Exercise task:
Please reproduce the soybean production passage word for word, from "217 million" up to and including "of total production.".

Source:
────────────────────

Soybean production is concentrated in the central U.S., Brazil, Argentina and China. In the 2013 harvest season, the U.S. produced approximately 3.29 billion bushels of soybeans, which is the third largest on record and approximately 40% of estimated world production. The USDA estimates that approximately 53% of soybeans produced in the U.S. are processed domestically, 45% are exported as whole soybeans, and 2% are retained for seed and residual use. Historically, there has been an adequate supply of soybeans produced in South Dakota and upper Midwest for the soybean processing industry. In 2013, farm producers in South Dakota produced 182.0 million bushels of soybeans, ranking it eighth among the top producing states in the U.S. as set forth in the following table:

3



State
 
Production (bushels)
Illinois
 
461 million
Iowa
 
415 million
Indiana
 
259 million
Minnesota
 
259 million
Nebraska
 
247 million
Ohio
 
217 million
Missouri
 
194 million
South Dakota
 
182 million
 
Soybean processing facilities are generally located close to adequate sources of soybeans and a strong demand for meal to decrease transportation costs. Soybean meal is predominantly consumed by poultry and swine in the U.S. On average, exports of soybean meal account for 20% to 25% of total production.

────────────────────

Material:
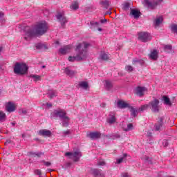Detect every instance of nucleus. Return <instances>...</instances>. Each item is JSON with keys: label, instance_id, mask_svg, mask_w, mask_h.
<instances>
[{"label": "nucleus", "instance_id": "1", "mask_svg": "<svg viewBox=\"0 0 177 177\" xmlns=\"http://www.w3.org/2000/svg\"><path fill=\"white\" fill-rule=\"evenodd\" d=\"M48 31V25L46 22L39 23L35 28L30 26H26L24 28L25 35H27L29 38H34L38 37V35H44L45 32Z\"/></svg>", "mask_w": 177, "mask_h": 177}, {"label": "nucleus", "instance_id": "2", "mask_svg": "<svg viewBox=\"0 0 177 177\" xmlns=\"http://www.w3.org/2000/svg\"><path fill=\"white\" fill-rule=\"evenodd\" d=\"M90 44L86 42H83L79 44L76 48L75 49V52L76 53L75 56L71 57L70 56L68 58V60L69 62H81V60H84V59H86L87 56V49L90 46Z\"/></svg>", "mask_w": 177, "mask_h": 177}, {"label": "nucleus", "instance_id": "3", "mask_svg": "<svg viewBox=\"0 0 177 177\" xmlns=\"http://www.w3.org/2000/svg\"><path fill=\"white\" fill-rule=\"evenodd\" d=\"M53 118H59L62 121V126L64 128L68 127L70 122V118L67 116V113L63 109L55 110L51 115Z\"/></svg>", "mask_w": 177, "mask_h": 177}, {"label": "nucleus", "instance_id": "4", "mask_svg": "<svg viewBox=\"0 0 177 177\" xmlns=\"http://www.w3.org/2000/svg\"><path fill=\"white\" fill-rule=\"evenodd\" d=\"M14 73L17 75H24L28 73V66L26 63L17 62L14 66Z\"/></svg>", "mask_w": 177, "mask_h": 177}, {"label": "nucleus", "instance_id": "5", "mask_svg": "<svg viewBox=\"0 0 177 177\" xmlns=\"http://www.w3.org/2000/svg\"><path fill=\"white\" fill-rule=\"evenodd\" d=\"M161 2H162V0H157L153 1H152V0H144L142 3L145 8H147V9L154 10V9H157V6H158Z\"/></svg>", "mask_w": 177, "mask_h": 177}, {"label": "nucleus", "instance_id": "6", "mask_svg": "<svg viewBox=\"0 0 177 177\" xmlns=\"http://www.w3.org/2000/svg\"><path fill=\"white\" fill-rule=\"evenodd\" d=\"M149 106L152 113H160V100L158 99H153L149 102Z\"/></svg>", "mask_w": 177, "mask_h": 177}, {"label": "nucleus", "instance_id": "7", "mask_svg": "<svg viewBox=\"0 0 177 177\" xmlns=\"http://www.w3.org/2000/svg\"><path fill=\"white\" fill-rule=\"evenodd\" d=\"M65 156L66 157H68L71 160H73L75 162H78L82 155L80 151H76L75 152H66Z\"/></svg>", "mask_w": 177, "mask_h": 177}, {"label": "nucleus", "instance_id": "8", "mask_svg": "<svg viewBox=\"0 0 177 177\" xmlns=\"http://www.w3.org/2000/svg\"><path fill=\"white\" fill-rule=\"evenodd\" d=\"M139 41L141 42H149L151 41V35L147 32H141L138 34Z\"/></svg>", "mask_w": 177, "mask_h": 177}, {"label": "nucleus", "instance_id": "9", "mask_svg": "<svg viewBox=\"0 0 177 177\" xmlns=\"http://www.w3.org/2000/svg\"><path fill=\"white\" fill-rule=\"evenodd\" d=\"M154 128L156 132H160V131H164L165 124L163 117L159 118V120L154 125Z\"/></svg>", "mask_w": 177, "mask_h": 177}, {"label": "nucleus", "instance_id": "10", "mask_svg": "<svg viewBox=\"0 0 177 177\" xmlns=\"http://www.w3.org/2000/svg\"><path fill=\"white\" fill-rule=\"evenodd\" d=\"M146 91H147V88L146 87L138 86L136 88L134 93L137 96L142 97V96H145V92Z\"/></svg>", "mask_w": 177, "mask_h": 177}, {"label": "nucleus", "instance_id": "11", "mask_svg": "<svg viewBox=\"0 0 177 177\" xmlns=\"http://www.w3.org/2000/svg\"><path fill=\"white\" fill-rule=\"evenodd\" d=\"M87 138H90L91 140H96V139H100L102 138V133L99 131L90 132L86 135Z\"/></svg>", "mask_w": 177, "mask_h": 177}, {"label": "nucleus", "instance_id": "12", "mask_svg": "<svg viewBox=\"0 0 177 177\" xmlns=\"http://www.w3.org/2000/svg\"><path fill=\"white\" fill-rule=\"evenodd\" d=\"M56 17L57 20L61 23V26L64 28V26L66 23H67V18L64 16V15H62V13H59L56 15Z\"/></svg>", "mask_w": 177, "mask_h": 177}, {"label": "nucleus", "instance_id": "13", "mask_svg": "<svg viewBox=\"0 0 177 177\" xmlns=\"http://www.w3.org/2000/svg\"><path fill=\"white\" fill-rule=\"evenodd\" d=\"M91 174L94 177H104V173L98 169H92Z\"/></svg>", "mask_w": 177, "mask_h": 177}, {"label": "nucleus", "instance_id": "14", "mask_svg": "<svg viewBox=\"0 0 177 177\" xmlns=\"http://www.w3.org/2000/svg\"><path fill=\"white\" fill-rule=\"evenodd\" d=\"M6 110L8 113H13V111H16V106L12 102H9L6 105Z\"/></svg>", "mask_w": 177, "mask_h": 177}, {"label": "nucleus", "instance_id": "15", "mask_svg": "<svg viewBox=\"0 0 177 177\" xmlns=\"http://www.w3.org/2000/svg\"><path fill=\"white\" fill-rule=\"evenodd\" d=\"M38 134L40 135V136L50 138V136H52V131L50 130L41 129L38 131Z\"/></svg>", "mask_w": 177, "mask_h": 177}, {"label": "nucleus", "instance_id": "16", "mask_svg": "<svg viewBox=\"0 0 177 177\" xmlns=\"http://www.w3.org/2000/svg\"><path fill=\"white\" fill-rule=\"evenodd\" d=\"M117 105L118 109H129V106H131L123 100L118 101Z\"/></svg>", "mask_w": 177, "mask_h": 177}, {"label": "nucleus", "instance_id": "17", "mask_svg": "<svg viewBox=\"0 0 177 177\" xmlns=\"http://www.w3.org/2000/svg\"><path fill=\"white\" fill-rule=\"evenodd\" d=\"M100 59L103 62H107V60H110V55L108 53L101 51L100 54Z\"/></svg>", "mask_w": 177, "mask_h": 177}, {"label": "nucleus", "instance_id": "18", "mask_svg": "<svg viewBox=\"0 0 177 177\" xmlns=\"http://www.w3.org/2000/svg\"><path fill=\"white\" fill-rule=\"evenodd\" d=\"M130 15H131L134 17V19H139L142 13L140 12V10L137 9H131Z\"/></svg>", "mask_w": 177, "mask_h": 177}, {"label": "nucleus", "instance_id": "19", "mask_svg": "<svg viewBox=\"0 0 177 177\" xmlns=\"http://www.w3.org/2000/svg\"><path fill=\"white\" fill-rule=\"evenodd\" d=\"M35 48L38 50H48V46L45 44L37 43L35 44Z\"/></svg>", "mask_w": 177, "mask_h": 177}, {"label": "nucleus", "instance_id": "20", "mask_svg": "<svg viewBox=\"0 0 177 177\" xmlns=\"http://www.w3.org/2000/svg\"><path fill=\"white\" fill-rule=\"evenodd\" d=\"M71 49V46L70 45H67L64 46V48H61L59 49V53H61V55H66V53H68V52H70V50Z\"/></svg>", "mask_w": 177, "mask_h": 177}, {"label": "nucleus", "instance_id": "21", "mask_svg": "<svg viewBox=\"0 0 177 177\" xmlns=\"http://www.w3.org/2000/svg\"><path fill=\"white\" fill-rule=\"evenodd\" d=\"M162 100L164 103V104H165L166 106H172V102H171V100L169 99V97H168L166 95H163L162 97Z\"/></svg>", "mask_w": 177, "mask_h": 177}, {"label": "nucleus", "instance_id": "22", "mask_svg": "<svg viewBox=\"0 0 177 177\" xmlns=\"http://www.w3.org/2000/svg\"><path fill=\"white\" fill-rule=\"evenodd\" d=\"M149 57L151 60H157V59H158V51H157V50H153L151 52Z\"/></svg>", "mask_w": 177, "mask_h": 177}, {"label": "nucleus", "instance_id": "23", "mask_svg": "<svg viewBox=\"0 0 177 177\" xmlns=\"http://www.w3.org/2000/svg\"><path fill=\"white\" fill-rule=\"evenodd\" d=\"M130 112L131 113L132 117H136L138 113H139V109L134 108L133 106H131L129 107Z\"/></svg>", "mask_w": 177, "mask_h": 177}, {"label": "nucleus", "instance_id": "24", "mask_svg": "<svg viewBox=\"0 0 177 177\" xmlns=\"http://www.w3.org/2000/svg\"><path fill=\"white\" fill-rule=\"evenodd\" d=\"M100 5H101V6H104V8H105V9H109V6H110V1L101 0V1H100Z\"/></svg>", "mask_w": 177, "mask_h": 177}, {"label": "nucleus", "instance_id": "25", "mask_svg": "<svg viewBox=\"0 0 177 177\" xmlns=\"http://www.w3.org/2000/svg\"><path fill=\"white\" fill-rule=\"evenodd\" d=\"M79 86L80 88H82V89H84L85 91H86V89H88V88H89V84H88V82H79Z\"/></svg>", "mask_w": 177, "mask_h": 177}, {"label": "nucleus", "instance_id": "26", "mask_svg": "<svg viewBox=\"0 0 177 177\" xmlns=\"http://www.w3.org/2000/svg\"><path fill=\"white\" fill-rule=\"evenodd\" d=\"M132 64H140V66H143L145 64V61L143 59L135 58L133 59Z\"/></svg>", "mask_w": 177, "mask_h": 177}, {"label": "nucleus", "instance_id": "27", "mask_svg": "<svg viewBox=\"0 0 177 177\" xmlns=\"http://www.w3.org/2000/svg\"><path fill=\"white\" fill-rule=\"evenodd\" d=\"M30 156H32V157H38L39 158H41V156H44L45 152H29Z\"/></svg>", "mask_w": 177, "mask_h": 177}, {"label": "nucleus", "instance_id": "28", "mask_svg": "<svg viewBox=\"0 0 177 177\" xmlns=\"http://www.w3.org/2000/svg\"><path fill=\"white\" fill-rule=\"evenodd\" d=\"M164 50L167 52V53H173L174 50H172V45H165L164 46Z\"/></svg>", "mask_w": 177, "mask_h": 177}, {"label": "nucleus", "instance_id": "29", "mask_svg": "<svg viewBox=\"0 0 177 177\" xmlns=\"http://www.w3.org/2000/svg\"><path fill=\"white\" fill-rule=\"evenodd\" d=\"M64 73L66 74V75H68V77H73V75L75 74V71H72L68 68H66L65 69Z\"/></svg>", "mask_w": 177, "mask_h": 177}, {"label": "nucleus", "instance_id": "30", "mask_svg": "<svg viewBox=\"0 0 177 177\" xmlns=\"http://www.w3.org/2000/svg\"><path fill=\"white\" fill-rule=\"evenodd\" d=\"M6 121V113L0 111V122H5Z\"/></svg>", "mask_w": 177, "mask_h": 177}, {"label": "nucleus", "instance_id": "31", "mask_svg": "<svg viewBox=\"0 0 177 177\" xmlns=\"http://www.w3.org/2000/svg\"><path fill=\"white\" fill-rule=\"evenodd\" d=\"M116 121L115 116L114 115H110V118L107 119L108 124H115Z\"/></svg>", "mask_w": 177, "mask_h": 177}, {"label": "nucleus", "instance_id": "32", "mask_svg": "<svg viewBox=\"0 0 177 177\" xmlns=\"http://www.w3.org/2000/svg\"><path fill=\"white\" fill-rule=\"evenodd\" d=\"M91 30H95V28H99V22L91 21L90 22Z\"/></svg>", "mask_w": 177, "mask_h": 177}, {"label": "nucleus", "instance_id": "33", "mask_svg": "<svg viewBox=\"0 0 177 177\" xmlns=\"http://www.w3.org/2000/svg\"><path fill=\"white\" fill-rule=\"evenodd\" d=\"M164 19H162V17H159L158 18H156V19L155 20V26H160V24H161V23H162V21Z\"/></svg>", "mask_w": 177, "mask_h": 177}, {"label": "nucleus", "instance_id": "34", "mask_svg": "<svg viewBox=\"0 0 177 177\" xmlns=\"http://www.w3.org/2000/svg\"><path fill=\"white\" fill-rule=\"evenodd\" d=\"M30 77L32 78L35 82H37V81H41V76L38 75H30Z\"/></svg>", "mask_w": 177, "mask_h": 177}, {"label": "nucleus", "instance_id": "35", "mask_svg": "<svg viewBox=\"0 0 177 177\" xmlns=\"http://www.w3.org/2000/svg\"><path fill=\"white\" fill-rule=\"evenodd\" d=\"M105 86L108 89V91H110V89L113 88V84H111V82L106 80L105 82Z\"/></svg>", "mask_w": 177, "mask_h": 177}, {"label": "nucleus", "instance_id": "36", "mask_svg": "<svg viewBox=\"0 0 177 177\" xmlns=\"http://www.w3.org/2000/svg\"><path fill=\"white\" fill-rule=\"evenodd\" d=\"M127 157H128V154L124 153L123 154V157H122V158H120L119 159H117L116 163L117 164H121V162H122V161H124V158H127Z\"/></svg>", "mask_w": 177, "mask_h": 177}, {"label": "nucleus", "instance_id": "37", "mask_svg": "<svg viewBox=\"0 0 177 177\" xmlns=\"http://www.w3.org/2000/svg\"><path fill=\"white\" fill-rule=\"evenodd\" d=\"M49 99H53V97H56V91H50L48 93Z\"/></svg>", "mask_w": 177, "mask_h": 177}, {"label": "nucleus", "instance_id": "38", "mask_svg": "<svg viewBox=\"0 0 177 177\" xmlns=\"http://www.w3.org/2000/svg\"><path fill=\"white\" fill-rule=\"evenodd\" d=\"M130 8H131V3H130L127 2V3H124L123 4V9L124 10H129Z\"/></svg>", "mask_w": 177, "mask_h": 177}, {"label": "nucleus", "instance_id": "39", "mask_svg": "<svg viewBox=\"0 0 177 177\" xmlns=\"http://www.w3.org/2000/svg\"><path fill=\"white\" fill-rule=\"evenodd\" d=\"M149 104H145L141 106V107L140 109H138L139 111H145V110H147V109H149Z\"/></svg>", "mask_w": 177, "mask_h": 177}, {"label": "nucleus", "instance_id": "40", "mask_svg": "<svg viewBox=\"0 0 177 177\" xmlns=\"http://www.w3.org/2000/svg\"><path fill=\"white\" fill-rule=\"evenodd\" d=\"M133 129V124L132 123H130L127 125V128L124 129L126 132H128V131H132Z\"/></svg>", "mask_w": 177, "mask_h": 177}, {"label": "nucleus", "instance_id": "41", "mask_svg": "<svg viewBox=\"0 0 177 177\" xmlns=\"http://www.w3.org/2000/svg\"><path fill=\"white\" fill-rule=\"evenodd\" d=\"M71 9H73V10H77L78 9V3L75 2L71 6Z\"/></svg>", "mask_w": 177, "mask_h": 177}, {"label": "nucleus", "instance_id": "42", "mask_svg": "<svg viewBox=\"0 0 177 177\" xmlns=\"http://www.w3.org/2000/svg\"><path fill=\"white\" fill-rule=\"evenodd\" d=\"M162 145L163 146V147H167L168 146L169 142H168V140H163L162 142Z\"/></svg>", "mask_w": 177, "mask_h": 177}, {"label": "nucleus", "instance_id": "43", "mask_svg": "<svg viewBox=\"0 0 177 177\" xmlns=\"http://www.w3.org/2000/svg\"><path fill=\"white\" fill-rule=\"evenodd\" d=\"M145 162H147L148 164H153V162H151V158H150L148 157V156H145Z\"/></svg>", "mask_w": 177, "mask_h": 177}, {"label": "nucleus", "instance_id": "44", "mask_svg": "<svg viewBox=\"0 0 177 177\" xmlns=\"http://www.w3.org/2000/svg\"><path fill=\"white\" fill-rule=\"evenodd\" d=\"M35 174L38 175L39 176H41V175H42V172L41 171L40 169H35Z\"/></svg>", "mask_w": 177, "mask_h": 177}, {"label": "nucleus", "instance_id": "45", "mask_svg": "<svg viewBox=\"0 0 177 177\" xmlns=\"http://www.w3.org/2000/svg\"><path fill=\"white\" fill-rule=\"evenodd\" d=\"M69 167H71V162L66 163L64 166H62V168H64V169H67V168H69Z\"/></svg>", "mask_w": 177, "mask_h": 177}, {"label": "nucleus", "instance_id": "46", "mask_svg": "<svg viewBox=\"0 0 177 177\" xmlns=\"http://www.w3.org/2000/svg\"><path fill=\"white\" fill-rule=\"evenodd\" d=\"M98 167H103V165H106V162L105 161H99L97 164Z\"/></svg>", "mask_w": 177, "mask_h": 177}, {"label": "nucleus", "instance_id": "47", "mask_svg": "<svg viewBox=\"0 0 177 177\" xmlns=\"http://www.w3.org/2000/svg\"><path fill=\"white\" fill-rule=\"evenodd\" d=\"M126 70L127 71H133V67H132V66H126Z\"/></svg>", "mask_w": 177, "mask_h": 177}, {"label": "nucleus", "instance_id": "48", "mask_svg": "<svg viewBox=\"0 0 177 177\" xmlns=\"http://www.w3.org/2000/svg\"><path fill=\"white\" fill-rule=\"evenodd\" d=\"M71 133V131L70 130H67L63 132V136H67V135H70Z\"/></svg>", "mask_w": 177, "mask_h": 177}, {"label": "nucleus", "instance_id": "49", "mask_svg": "<svg viewBox=\"0 0 177 177\" xmlns=\"http://www.w3.org/2000/svg\"><path fill=\"white\" fill-rule=\"evenodd\" d=\"M44 165H46V167H50V165H52V163H50V162H46L45 160L43 161Z\"/></svg>", "mask_w": 177, "mask_h": 177}, {"label": "nucleus", "instance_id": "50", "mask_svg": "<svg viewBox=\"0 0 177 177\" xmlns=\"http://www.w3.org/2000/svg\"><path fill=\"white\" fill-rule=\"evenodd\" d=\"M11 143H13V141L10 140H6L5 142V146H8V145H10Z\"/></svg>", "mask_w": 177, "mask_h": 177}, {"label": "nucleus", "instance_id": "51", "mask_svg": "<svg viewBox=\"0 0 177 177\" xmlns=\"http://www.w3.org/2000/svg\"><path fill=\"white\" fill-rule=\"evenodd\" d=\"M120 138H121V136H120V134H115L113 136V139H120Z\"/></svg>", "mask_w": 177, "mask_h": 177}, {"label": "nucleus", "instance_id": "52", "mask_svg": "<svg viewBox=\"0 0 177 177\" xmlns=\"http://www.w3.org/2000/svg\"><path fill=\"white\" fill-rule=\"evenodd\" d=\"M100 21L102 24L107 23V19H101Z\"/></svg>", "mask_w": 177, "mask_h": 177}, {"label": "nucleus", "instance_id": "53", "mask_svg": "<svg viewBox=\"0 0 177 177\" xmlns=\"http://www.w3.org/2000/svg\"><path fill=\"white\" fill-rule=\"evenodd\" d=\"M151 135H152V133H151V132H150V131H148V132L147 133V136H148V138H151Z\"/></svg>", "mask_w": 177, "mask_h": 177}, {"label": "nucleus", "instance_id": "54", "mask_svg": "<svg viewBox=\"0 0 177 177\" xmlns=\"http://www.w3.org/2000/svg\"><path fill=\"white\" fill-rule=\"evenodd\" d=\"M22 114H24V115H26V114H27V111L26 110H22Z\"/></svg>", "mask_w": 177, "mask_h": 177}, {"label": "nucleus", "instance_id": "55", "mask_svg": "<svg viewBox=\"0 0 177 177\" xmlns=\"http://www.w3.org/2000/svg\"><path fill=\"white\" fill-rule=\"evenodd\" d=\"M101 107H102V108L106 107V103L101 104Z\"/></svg>", "mask_w": 177, "mask_h": 177}, {"label": "nucleus", "instance_id": "56", "mask_svg": "<svg viewBox=\"0 0 177 177\" xmlns=\"http://www.w3.org/2000/svg\"><path fill=\"white\" fill-rule=\"evenodd\" d=\"M3 17V12H0V19H2Z\"/></svg>", "mask_w": 177, "mask_h": 177}, {"label": "nucleus", "instance_id": "57", "mask_svg": "<svg viewBox=\"0 0 177 177\" xmlns=\"http://www.w3.org/2000/svg\"><path fill=\"white\" fill-rule=\"evenodd\" d=\"M46 106H47L48 107H52V104L47 103V104H46Z\"/></svg>", "mask_w": 177, "mask_h": 177}, {"label": "nucleus", "instance_id": "58", "mask_svg": "<svg viewBox=\"0 0 177 177\" xmlns=\"http://www.w3.org/2000/svg\"><path fill=\"white\" fill-rule=\"evenodd\" d=\"M34 140H35L36 142H39V138H36L34 139Z\"/></svg>", "mask_w": 177, "mask_h": 177}, {"label": "nucleus", "instance_id": "59", "mask_svg": "<svg viewBox=\"0 0 177 177\" xmlns=\"http://www.w3.org/2000/svg\"><path fill=\"white\" fill-rule=\"evenodd\" d=\"M11 124L12 125V127H15V125H16V123L15 122H11Z\"/></svg>", "mask_w": 177, "mask_h": 177}, {"label": "nucleus", "instance_id": "60", "mask_svg": "<svg viewBox=\"0 0 177 177\" xmlns=\"http://www.w3.org/2000/svg\"><path fill=\"white\" fill-rule=\"evenodd\" d=\"M105 15H111V12H110V11H107Z\"/></svg>", "mask_w": 177, "mask_h": 177}, {"label": "nucleus", "instance_id": "61", "mask_svg": "<svg viewBox=\"0 0 177 177\" xmlns=\"http://www.w3.org/2000/svg\"><path fill=\"white\" fill-rule=\"evenodd\" d=\"M122 177H129L128 174H124Z\"/></svg>", "mask_w": 177, "mask_h": 177}, {"label": "nucleus", "instance_id": "62", "mask_svg": "<svg viewBox=\"0 0 177 177\" xmlns=\"http://www.w3.org/2000/svg\"><path fill=\"white\" fill-rule=\"evenodd\" d=\"M48 172H52V171H53V169H48Z\"/></svg>", "mask_w": 177, "mask_h": 177}, {"label": "nucleus", "instance_id": "63", "mask_svg": "<svg viewBox=\"0 0 177 177\" xmlns=\"http://www.w3.org/2000/svg\"><path fill=\"white\" fill-rule=\"evenodd\" d=\"M97 30H98V31H102L103 30V29H102L101 28H97Z\"/></svg>", "mask_w": 177, "mask_h": 177}, {"label": "nucleus", "instance_id": "64", "mask_svg": "<svg viewBox=\"0 0 177 177\" xmlns=\"http://www.w3.org/2000/svg\"><path fill=\"white\" fill-rule=\"evenodd\" d=\"M2 49H3V48L0 47V53H1V52H2Z\"/></svg>", "mask_w": 177, "mask_h": 177}]
</instances>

────────────────────

Final answer:
217 million
Missouri
 
194 million
South Dakota
 
182 million
 
Soybean processing facilities are generally located close to adequate sources of soybeans and a strong demand for meal to decrease transportation costs. Soybean meal is predominantly consumed by poultry and swine in the U.S. On average, exports of soybean meal account for 20% to 25% of total production.